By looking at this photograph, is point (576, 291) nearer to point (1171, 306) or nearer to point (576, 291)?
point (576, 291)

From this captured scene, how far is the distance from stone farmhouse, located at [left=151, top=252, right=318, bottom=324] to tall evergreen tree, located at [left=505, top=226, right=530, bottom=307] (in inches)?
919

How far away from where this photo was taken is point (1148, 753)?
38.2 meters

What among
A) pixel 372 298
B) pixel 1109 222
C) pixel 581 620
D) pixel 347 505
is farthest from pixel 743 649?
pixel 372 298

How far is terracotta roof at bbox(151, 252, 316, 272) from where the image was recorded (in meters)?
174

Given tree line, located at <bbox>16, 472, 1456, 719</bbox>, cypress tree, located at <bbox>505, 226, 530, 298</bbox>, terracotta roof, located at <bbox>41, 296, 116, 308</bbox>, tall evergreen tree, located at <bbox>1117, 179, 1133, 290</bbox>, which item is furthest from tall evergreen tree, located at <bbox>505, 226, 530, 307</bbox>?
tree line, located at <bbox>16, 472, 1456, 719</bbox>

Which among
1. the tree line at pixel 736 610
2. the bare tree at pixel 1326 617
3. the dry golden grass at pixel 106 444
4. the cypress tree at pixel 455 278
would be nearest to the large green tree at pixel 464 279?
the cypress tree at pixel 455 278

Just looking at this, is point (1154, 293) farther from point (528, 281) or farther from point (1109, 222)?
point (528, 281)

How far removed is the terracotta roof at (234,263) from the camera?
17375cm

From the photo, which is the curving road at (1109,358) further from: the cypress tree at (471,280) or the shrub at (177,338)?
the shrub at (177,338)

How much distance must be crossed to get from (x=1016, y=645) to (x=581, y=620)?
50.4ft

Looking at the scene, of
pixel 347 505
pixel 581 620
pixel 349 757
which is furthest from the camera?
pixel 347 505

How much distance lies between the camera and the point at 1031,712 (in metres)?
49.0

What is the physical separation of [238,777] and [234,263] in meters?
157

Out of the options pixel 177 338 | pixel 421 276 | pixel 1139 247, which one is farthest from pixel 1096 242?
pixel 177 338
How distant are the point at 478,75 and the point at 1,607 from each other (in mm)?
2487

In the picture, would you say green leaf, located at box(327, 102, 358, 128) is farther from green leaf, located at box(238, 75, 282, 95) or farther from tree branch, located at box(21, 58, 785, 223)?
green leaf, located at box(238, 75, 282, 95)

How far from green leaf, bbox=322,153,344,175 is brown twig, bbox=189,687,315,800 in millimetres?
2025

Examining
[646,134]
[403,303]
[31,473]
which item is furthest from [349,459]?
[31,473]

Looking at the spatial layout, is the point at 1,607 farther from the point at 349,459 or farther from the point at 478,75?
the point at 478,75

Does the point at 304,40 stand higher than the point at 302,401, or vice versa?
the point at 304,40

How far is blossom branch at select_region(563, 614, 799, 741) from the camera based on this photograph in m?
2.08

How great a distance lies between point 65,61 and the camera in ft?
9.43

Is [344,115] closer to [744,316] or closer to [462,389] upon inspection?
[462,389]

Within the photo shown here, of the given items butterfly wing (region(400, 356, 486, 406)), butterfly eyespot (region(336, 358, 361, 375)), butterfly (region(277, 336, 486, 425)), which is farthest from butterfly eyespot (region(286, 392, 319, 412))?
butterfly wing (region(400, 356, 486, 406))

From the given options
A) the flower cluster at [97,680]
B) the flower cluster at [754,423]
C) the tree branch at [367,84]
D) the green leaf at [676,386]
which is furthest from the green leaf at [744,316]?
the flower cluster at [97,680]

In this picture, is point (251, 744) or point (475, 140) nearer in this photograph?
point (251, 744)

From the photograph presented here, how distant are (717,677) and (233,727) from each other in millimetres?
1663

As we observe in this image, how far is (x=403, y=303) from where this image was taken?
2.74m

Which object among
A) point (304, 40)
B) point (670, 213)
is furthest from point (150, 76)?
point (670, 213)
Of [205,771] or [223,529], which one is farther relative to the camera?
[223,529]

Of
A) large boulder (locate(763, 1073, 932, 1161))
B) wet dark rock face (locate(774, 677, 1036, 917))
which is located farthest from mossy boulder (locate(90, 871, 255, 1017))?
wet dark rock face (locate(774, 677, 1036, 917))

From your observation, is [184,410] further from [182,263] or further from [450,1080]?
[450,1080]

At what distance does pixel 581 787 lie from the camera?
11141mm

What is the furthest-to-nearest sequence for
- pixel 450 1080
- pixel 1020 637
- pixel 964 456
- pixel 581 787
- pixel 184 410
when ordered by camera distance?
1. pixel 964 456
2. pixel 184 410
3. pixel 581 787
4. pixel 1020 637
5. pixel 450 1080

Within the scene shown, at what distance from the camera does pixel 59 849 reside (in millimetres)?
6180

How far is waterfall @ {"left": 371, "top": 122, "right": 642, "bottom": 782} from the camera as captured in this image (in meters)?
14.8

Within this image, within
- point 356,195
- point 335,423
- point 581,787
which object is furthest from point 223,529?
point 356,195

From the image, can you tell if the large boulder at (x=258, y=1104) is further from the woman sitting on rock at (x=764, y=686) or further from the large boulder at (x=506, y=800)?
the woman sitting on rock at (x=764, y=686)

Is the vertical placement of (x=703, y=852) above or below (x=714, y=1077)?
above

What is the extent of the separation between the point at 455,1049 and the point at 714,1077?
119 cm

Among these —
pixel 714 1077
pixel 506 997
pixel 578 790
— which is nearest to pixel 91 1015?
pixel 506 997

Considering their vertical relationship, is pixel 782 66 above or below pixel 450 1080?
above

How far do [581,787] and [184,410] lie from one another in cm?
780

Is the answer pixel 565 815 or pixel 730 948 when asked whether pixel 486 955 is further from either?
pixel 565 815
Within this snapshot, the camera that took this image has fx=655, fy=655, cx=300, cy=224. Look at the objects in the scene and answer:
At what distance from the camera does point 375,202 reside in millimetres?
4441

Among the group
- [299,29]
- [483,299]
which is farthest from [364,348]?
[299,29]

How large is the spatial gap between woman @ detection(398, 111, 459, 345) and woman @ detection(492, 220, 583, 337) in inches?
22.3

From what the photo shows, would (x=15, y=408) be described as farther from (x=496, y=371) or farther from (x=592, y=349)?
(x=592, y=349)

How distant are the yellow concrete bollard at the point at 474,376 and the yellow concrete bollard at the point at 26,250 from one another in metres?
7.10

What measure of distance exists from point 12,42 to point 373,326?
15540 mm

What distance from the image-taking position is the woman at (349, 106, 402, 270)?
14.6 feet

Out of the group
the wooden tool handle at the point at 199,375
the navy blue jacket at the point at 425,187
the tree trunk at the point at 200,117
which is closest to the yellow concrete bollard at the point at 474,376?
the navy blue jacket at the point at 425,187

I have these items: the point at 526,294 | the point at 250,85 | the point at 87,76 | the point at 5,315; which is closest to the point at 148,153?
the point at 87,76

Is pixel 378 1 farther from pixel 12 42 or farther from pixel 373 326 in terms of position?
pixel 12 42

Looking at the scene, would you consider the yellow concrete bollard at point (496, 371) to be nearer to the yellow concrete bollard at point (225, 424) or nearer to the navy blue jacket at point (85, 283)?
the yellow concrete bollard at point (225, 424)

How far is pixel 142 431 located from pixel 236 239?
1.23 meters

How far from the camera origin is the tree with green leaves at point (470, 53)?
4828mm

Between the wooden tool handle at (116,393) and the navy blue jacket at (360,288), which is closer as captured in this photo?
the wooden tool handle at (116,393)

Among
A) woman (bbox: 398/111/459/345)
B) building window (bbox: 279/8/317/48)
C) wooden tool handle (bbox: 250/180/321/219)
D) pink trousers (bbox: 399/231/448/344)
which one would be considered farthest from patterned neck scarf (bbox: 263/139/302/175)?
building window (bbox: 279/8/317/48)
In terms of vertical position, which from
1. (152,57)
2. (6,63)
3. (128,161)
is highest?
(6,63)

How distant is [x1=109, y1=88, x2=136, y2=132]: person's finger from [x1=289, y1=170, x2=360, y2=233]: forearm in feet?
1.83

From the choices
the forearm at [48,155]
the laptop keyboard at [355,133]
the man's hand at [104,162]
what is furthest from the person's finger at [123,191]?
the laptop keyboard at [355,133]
□ □ □ □ □
• Objective
Your answer should consist only of the lines from the one with "In terms of vertical position, which from" through the end of the data above, reproduced exactly.

• Expected answer
In terms of vertical position, which from
1. (152,57)
2. (6,63)
3. (128,161)
is highest?
(6,63)

How distant is [x1=109, y1=88, x2=136, y2=132]: person's finger from [x1=289, y1=170, x2=360, y2=233]: forearm in feet?
1.83

From the choices
the forearm at [48,155]
the laptop keyboard at [355,133]
the man's hand at [104,162]
what is furthest from the person's finger at [123,191]?
the laptop keyboard at [355,133]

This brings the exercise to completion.